Tutti immobili, come statue greche, davanti allo charme di Anna Calvi e alla sua chitarra. E alla sua voce. E alla sua musica. Del resto per lei si spese, e non poco, un certo Brian Eno che sostenne gli esordi della cantautrice britannica. Poi arrivarono gli endorsement di Nick Cave e David Byrne. E ancora due candidature a BRIT Awards e Mercury Prize.
Ha scritto colonne sonore per film e serie tv (Peaky Blinders su tutte), insomma, non avrebbe bisogno di presentazioni. Ma a colpire non è solo l’eleganza del suo set, il blues declinato in sei gusti e panna montata, è la sua voce a inchiodare il pubblico e piazza note così alte che anche le nuvole si tengono alla larga e ci regalano un live tecnicamente ineccepibile. E tempo stabile almeno per un’ora.

Peaky Blinders in qualche modo collega la Calvi agli Sleaford Mods. Il cantante della band inglese infatti compare in un cameo nell’ultima stagione della serie. I collegamenti però, finiscono qui. Il duo di Nottingham è decisamente agli antipodi del live che li ha preceduti.
Al secolo sono Jason Williamson e Andrew Fearn, hanno alle spalle dodici album, un numero imprecisato di collaborazioni, Prodigy su tutti. Minimalismo radicale, sul palco c’è un laptop e un microfono. Fearn, producer, balla senza sapere che in questo paese abbiamo avuto un Repetto, anni fa. Williamson parla, urla, canta (?) con lo stesso piglio del signore del piano di sopra che, inforcate le ciabatte, scende a spiegarti l’educazione, secondo lui. Spoken-word da pianerottolo, con personaggi usciti da Lock & Stock.
Eppure quello che avviene sul palco è uno show di socialismo in musica elettronica. Perché hanno urgenza di raccontare un punto di vista, denso di significati e di riferimenti. Si parla di lavoro, di weekend da riempire, di orizzonti che non sono più tali perché rimpiccioliti anzitempo.
Detta la loro, chiudono il laptop, lo infilano in uno zaino, salutano e se ne vanno. E io sento di averne ancora bisogno, nonostante abbia consumato i loro album.

Consegna: Indica se ciascuna affermazione concorda con il documento, rispondendo sì o no e citando le parole decisive del documento: (a) Brian Eno sostenne gli esordi di Anna Calvi; (b) sul palco degli Sleaford Mods suona una band completa con batteria; (c) gli Sleaford Mods sono un duo di Nottingham. Le voci di dati non servono per lo svolgimento.

Estratti di dati:
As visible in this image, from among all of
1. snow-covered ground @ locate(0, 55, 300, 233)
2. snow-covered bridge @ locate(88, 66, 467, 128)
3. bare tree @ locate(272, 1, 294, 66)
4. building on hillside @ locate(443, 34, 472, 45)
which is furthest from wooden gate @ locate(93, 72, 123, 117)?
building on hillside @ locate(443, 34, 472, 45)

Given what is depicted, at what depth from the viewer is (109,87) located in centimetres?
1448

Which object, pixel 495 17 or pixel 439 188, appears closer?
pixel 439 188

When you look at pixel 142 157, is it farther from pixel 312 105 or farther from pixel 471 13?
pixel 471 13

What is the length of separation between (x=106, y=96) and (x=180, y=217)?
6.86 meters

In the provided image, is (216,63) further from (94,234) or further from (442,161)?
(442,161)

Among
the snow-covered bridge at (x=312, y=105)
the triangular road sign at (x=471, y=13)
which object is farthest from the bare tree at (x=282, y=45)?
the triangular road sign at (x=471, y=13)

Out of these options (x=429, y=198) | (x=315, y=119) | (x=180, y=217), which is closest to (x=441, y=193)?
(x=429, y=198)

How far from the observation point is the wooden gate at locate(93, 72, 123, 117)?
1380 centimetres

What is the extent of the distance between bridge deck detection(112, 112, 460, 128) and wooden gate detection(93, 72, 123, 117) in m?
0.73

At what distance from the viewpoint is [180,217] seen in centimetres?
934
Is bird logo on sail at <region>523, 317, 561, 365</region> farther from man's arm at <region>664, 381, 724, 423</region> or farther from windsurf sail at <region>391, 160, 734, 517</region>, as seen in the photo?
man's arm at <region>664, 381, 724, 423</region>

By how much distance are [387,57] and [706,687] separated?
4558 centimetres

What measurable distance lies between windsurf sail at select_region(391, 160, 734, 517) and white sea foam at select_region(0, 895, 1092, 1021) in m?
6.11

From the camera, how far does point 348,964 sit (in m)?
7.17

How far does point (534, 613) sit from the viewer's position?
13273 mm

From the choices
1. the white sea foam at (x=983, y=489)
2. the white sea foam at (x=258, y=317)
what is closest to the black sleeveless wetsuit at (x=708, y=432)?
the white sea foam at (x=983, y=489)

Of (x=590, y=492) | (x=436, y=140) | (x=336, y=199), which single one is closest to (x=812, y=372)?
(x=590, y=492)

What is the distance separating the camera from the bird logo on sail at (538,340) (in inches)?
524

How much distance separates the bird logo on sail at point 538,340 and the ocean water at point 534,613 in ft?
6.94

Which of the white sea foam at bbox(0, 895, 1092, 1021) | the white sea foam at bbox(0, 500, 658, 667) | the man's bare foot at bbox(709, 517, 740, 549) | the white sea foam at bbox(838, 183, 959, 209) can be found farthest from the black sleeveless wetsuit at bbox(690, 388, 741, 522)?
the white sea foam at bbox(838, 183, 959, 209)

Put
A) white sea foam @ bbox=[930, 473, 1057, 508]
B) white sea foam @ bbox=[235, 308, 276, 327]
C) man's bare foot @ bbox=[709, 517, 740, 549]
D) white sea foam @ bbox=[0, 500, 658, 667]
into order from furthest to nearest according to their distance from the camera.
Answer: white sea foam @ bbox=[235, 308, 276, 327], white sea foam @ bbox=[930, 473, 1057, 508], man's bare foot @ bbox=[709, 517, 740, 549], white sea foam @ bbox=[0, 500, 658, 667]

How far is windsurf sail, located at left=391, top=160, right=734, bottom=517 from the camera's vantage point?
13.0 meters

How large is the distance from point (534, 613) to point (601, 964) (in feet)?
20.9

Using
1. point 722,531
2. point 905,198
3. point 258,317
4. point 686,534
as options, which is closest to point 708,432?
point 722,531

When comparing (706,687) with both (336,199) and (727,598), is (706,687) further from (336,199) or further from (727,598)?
--
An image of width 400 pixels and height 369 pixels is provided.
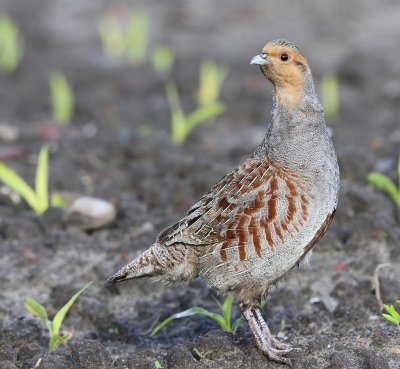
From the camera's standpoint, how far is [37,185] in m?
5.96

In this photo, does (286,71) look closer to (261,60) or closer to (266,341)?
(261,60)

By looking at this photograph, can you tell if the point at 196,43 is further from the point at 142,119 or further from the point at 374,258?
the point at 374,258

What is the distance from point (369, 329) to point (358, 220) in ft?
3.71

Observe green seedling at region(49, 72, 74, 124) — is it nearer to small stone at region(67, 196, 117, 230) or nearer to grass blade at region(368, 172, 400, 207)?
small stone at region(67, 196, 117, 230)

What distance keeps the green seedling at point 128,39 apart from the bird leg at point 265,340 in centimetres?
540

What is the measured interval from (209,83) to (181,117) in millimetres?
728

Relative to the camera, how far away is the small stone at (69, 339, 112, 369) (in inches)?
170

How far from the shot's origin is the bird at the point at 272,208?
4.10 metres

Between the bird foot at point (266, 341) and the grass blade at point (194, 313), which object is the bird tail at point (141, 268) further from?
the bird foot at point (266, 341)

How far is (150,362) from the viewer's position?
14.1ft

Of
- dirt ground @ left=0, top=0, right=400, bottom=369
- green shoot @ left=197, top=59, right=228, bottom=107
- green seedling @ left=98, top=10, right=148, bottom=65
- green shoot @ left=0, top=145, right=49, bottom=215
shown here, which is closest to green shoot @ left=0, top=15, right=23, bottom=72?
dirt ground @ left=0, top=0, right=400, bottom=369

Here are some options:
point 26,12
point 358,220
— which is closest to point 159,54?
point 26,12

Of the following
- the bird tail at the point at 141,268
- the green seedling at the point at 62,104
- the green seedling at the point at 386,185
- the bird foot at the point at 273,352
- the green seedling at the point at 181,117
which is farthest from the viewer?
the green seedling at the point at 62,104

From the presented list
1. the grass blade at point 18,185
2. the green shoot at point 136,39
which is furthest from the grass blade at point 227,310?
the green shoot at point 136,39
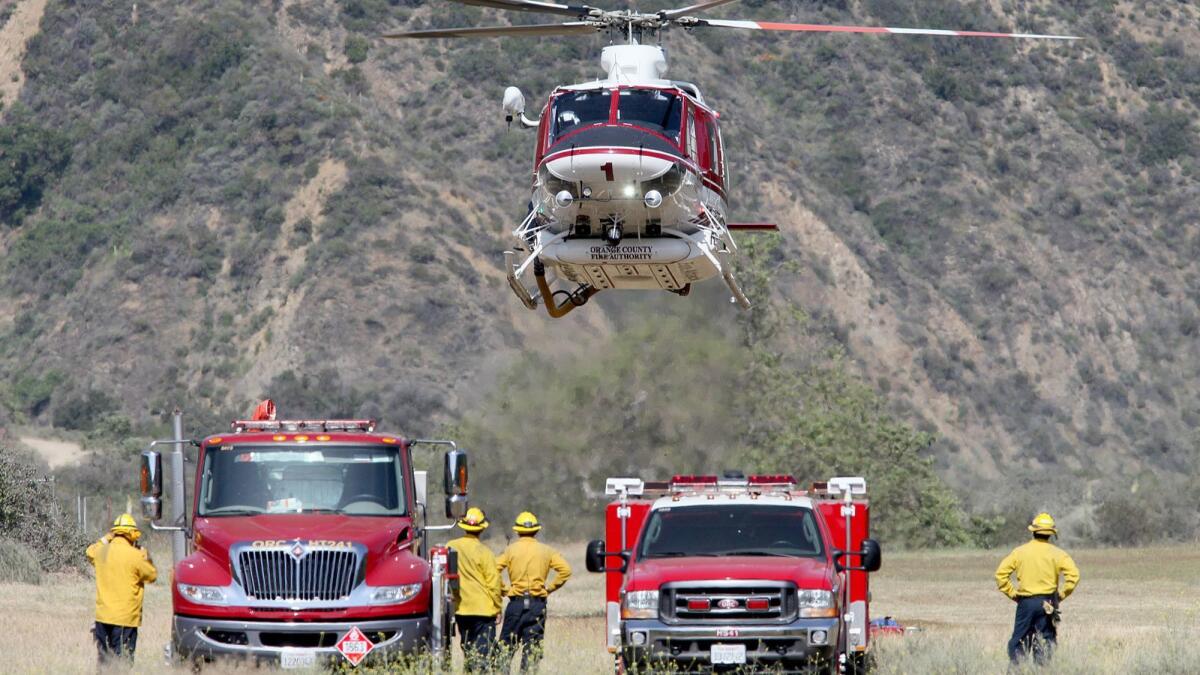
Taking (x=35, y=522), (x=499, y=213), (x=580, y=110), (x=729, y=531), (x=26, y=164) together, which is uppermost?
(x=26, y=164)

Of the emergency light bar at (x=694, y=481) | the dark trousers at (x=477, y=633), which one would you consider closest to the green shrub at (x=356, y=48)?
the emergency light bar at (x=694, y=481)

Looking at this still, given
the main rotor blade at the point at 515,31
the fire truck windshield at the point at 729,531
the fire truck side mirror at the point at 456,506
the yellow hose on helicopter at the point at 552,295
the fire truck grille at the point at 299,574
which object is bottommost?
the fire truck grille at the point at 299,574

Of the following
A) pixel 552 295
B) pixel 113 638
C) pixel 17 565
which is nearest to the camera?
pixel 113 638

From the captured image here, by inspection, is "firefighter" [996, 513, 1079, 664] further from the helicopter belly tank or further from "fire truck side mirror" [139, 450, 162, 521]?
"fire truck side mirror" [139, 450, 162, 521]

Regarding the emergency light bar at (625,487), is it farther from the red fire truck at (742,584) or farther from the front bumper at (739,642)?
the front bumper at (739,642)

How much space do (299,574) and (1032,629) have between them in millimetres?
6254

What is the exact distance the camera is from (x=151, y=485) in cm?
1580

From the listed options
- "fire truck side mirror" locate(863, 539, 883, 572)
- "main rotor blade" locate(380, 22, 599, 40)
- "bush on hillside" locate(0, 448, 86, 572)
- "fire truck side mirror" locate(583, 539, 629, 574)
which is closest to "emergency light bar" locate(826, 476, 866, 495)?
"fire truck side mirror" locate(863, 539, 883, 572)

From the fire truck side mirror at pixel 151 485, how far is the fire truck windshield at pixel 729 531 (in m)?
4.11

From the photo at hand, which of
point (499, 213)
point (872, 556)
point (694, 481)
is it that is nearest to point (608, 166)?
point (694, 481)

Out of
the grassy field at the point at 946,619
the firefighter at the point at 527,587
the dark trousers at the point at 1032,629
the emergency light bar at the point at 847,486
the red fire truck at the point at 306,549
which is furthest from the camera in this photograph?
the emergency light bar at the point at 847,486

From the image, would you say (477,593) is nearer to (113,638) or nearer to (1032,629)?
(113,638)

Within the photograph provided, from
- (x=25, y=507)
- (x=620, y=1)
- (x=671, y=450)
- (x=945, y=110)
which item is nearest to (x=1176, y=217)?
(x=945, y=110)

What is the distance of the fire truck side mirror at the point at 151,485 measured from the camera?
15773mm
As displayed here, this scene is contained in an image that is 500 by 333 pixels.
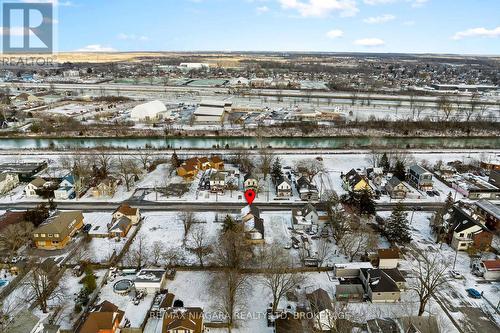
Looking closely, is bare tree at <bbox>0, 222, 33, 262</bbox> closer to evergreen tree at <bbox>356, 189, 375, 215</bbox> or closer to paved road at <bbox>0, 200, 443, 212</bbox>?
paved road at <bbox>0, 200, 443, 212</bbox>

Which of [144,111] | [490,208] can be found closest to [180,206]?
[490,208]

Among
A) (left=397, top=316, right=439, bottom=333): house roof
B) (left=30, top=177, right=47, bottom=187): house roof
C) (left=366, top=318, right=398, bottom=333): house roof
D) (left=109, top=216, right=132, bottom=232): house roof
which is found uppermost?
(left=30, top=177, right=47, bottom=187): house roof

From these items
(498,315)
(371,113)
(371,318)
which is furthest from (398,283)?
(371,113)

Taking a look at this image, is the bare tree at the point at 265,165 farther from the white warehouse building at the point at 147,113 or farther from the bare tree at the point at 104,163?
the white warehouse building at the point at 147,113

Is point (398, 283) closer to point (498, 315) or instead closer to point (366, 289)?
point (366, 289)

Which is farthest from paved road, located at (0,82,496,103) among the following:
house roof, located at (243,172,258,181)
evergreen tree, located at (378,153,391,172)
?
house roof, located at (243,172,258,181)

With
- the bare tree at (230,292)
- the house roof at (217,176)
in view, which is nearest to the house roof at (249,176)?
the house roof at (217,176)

Risposta:
(a) Sì: «un certo Brian Eno che sostenne gli esordi della cantautrice britannica».
(b) No: «sul palco c’è un laptop e un microfono».
(c) Sì: «Il duo di Nottingham».